Update the listing below so that every instance of "calm water background" reads "still water surface", leaving everything else unchanged.

---*---

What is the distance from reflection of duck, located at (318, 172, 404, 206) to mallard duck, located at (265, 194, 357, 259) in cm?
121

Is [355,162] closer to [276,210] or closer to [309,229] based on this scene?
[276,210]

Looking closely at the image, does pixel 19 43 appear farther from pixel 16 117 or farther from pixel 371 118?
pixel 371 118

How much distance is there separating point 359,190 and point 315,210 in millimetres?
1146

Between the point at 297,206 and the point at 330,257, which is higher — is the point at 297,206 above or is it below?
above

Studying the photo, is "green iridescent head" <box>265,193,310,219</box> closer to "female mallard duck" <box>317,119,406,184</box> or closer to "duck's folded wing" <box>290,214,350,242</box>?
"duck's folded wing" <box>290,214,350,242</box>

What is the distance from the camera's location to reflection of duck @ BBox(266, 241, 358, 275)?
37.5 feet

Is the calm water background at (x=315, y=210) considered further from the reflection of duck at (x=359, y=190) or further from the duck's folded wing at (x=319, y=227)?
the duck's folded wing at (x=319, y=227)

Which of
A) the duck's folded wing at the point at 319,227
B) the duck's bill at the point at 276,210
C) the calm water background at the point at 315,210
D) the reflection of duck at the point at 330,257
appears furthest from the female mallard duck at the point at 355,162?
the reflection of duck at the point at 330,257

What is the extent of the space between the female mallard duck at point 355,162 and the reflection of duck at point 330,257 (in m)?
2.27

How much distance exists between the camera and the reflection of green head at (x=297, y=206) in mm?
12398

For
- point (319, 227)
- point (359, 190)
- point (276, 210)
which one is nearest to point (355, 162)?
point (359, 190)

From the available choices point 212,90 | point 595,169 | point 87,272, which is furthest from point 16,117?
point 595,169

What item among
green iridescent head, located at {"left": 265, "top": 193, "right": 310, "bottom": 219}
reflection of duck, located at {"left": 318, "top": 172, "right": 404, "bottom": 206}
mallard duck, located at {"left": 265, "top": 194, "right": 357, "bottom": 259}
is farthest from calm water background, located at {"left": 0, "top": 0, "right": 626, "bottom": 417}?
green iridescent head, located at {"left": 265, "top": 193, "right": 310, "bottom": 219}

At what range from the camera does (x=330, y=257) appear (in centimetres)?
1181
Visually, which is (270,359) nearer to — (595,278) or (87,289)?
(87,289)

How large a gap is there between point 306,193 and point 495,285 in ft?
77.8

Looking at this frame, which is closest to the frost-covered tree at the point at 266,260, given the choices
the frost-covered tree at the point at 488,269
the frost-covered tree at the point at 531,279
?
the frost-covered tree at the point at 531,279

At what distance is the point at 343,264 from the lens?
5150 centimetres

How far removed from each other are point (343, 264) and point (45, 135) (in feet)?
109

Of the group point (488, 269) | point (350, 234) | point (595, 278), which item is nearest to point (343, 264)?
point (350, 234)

---*---

### [Solution]
What is the distance from reflection of duck, located at (318, 172, 404, 206) to mallard duck, located at (265, 194, 357, 259) in cm?
121

Is [355,162] closer to [276,210] or closer to [309,229] based on this scene?
[276,210]

Looking closely at the image, does pixel 19 43 appear farther from pixel 16 117 or farther from pixel 371 118?
pixel 371 118

How much distance is there separating point 359,190 and point 315,210 in millimetres?
1146

Between the point at 297,206 and the point at 330,257, which is higher — is the point at 297,206 above or is it below?
above

Studying the photo, is "green iridescent head" <box>265,193,310,219</box> closer to "female mallard duck" <box>317,119,406,184</box> or closer to "duck's folded wing" <box>290,214,350,242</box>?
"duck's folded wing" <box>290,214,350,242</box>

What is the distance from the camera's location to reflection of duck @ BBox(266, 241, 358, 275)?
37.5 feet

Is the still water surface at (x=315, y=210) considered further from the reflection of duck at (x=359, y=190) or further from the duck's folded wing at (x=319, y=227)?
the duck's folded wing at (x=319, y=227)

Which of
A) the duck's folded wing at the point at 319,227
B) the duck's bill at the point at 276,210
C) the still water surface at the point at 315,210
D) the reflection of duck at the point at 330,257
appears furthest from the female mallard duck at the point at 355,162?
the reflection of duck at the point at 330,257

What is the extent of the space between the female mallard duck at point 355,162 and the reflection of duck at point 330,257 (in m)?
2.27

How much distance exists between the camera and the reflection of green head at (x=297, y=206) in mm?
12398

For
- point (319, 227)
- point (359, 190)
- point (276, 210)
which one is nearest to point (355, 162)?
point (359, 190)

From the available choices point 212,90 | point 595,169 | point 87,272, which is furthest from point 16,117?
point 595,169

What item among
green iridescent head, located at {"left": 265, "top": 193, "right": 310, "bottom": 219}
reflection of duck, located at {"left": 318, "top": 172, "right": 404, "bottom": 206}
mallard duck, located at {"left": 265, "top": 194, "right": 357, "bottom": 259}
is farthest from still water surface, located at {"left": 0, "top": 0, "right": 626, "bottom": 417}?
green iridescent head, located at {"left": 265, "top": 193, "right": 310, "bottom": 219}

At what range from the camera does (x=330, y=257) appear (in centimetres)?
1181
Visually, which is (270,359) nearer to — (595,278) or (87,289)?
(87,289)

How large a gap is there between point 306,193 and point 495,285 in ft?
77.8

Looking at this frame, which is closest to the frost-covered tree at the point at 266,260, given the choices
the frost-covered tree at the point at 488,269
the frost-covered tree at the point at 531,279
?
the frost-covered tree at the point at 531,279

At what distance is the point at 343,264 from the lens?
5150 centimetres

How far removed from each other are point (343, 264) and point (45, 135) (in feet)?
109

Of the group point (488, 269) | point (350, 234) | point (595, 278), which item is nearest to point (343, 264)?
point (350, 234)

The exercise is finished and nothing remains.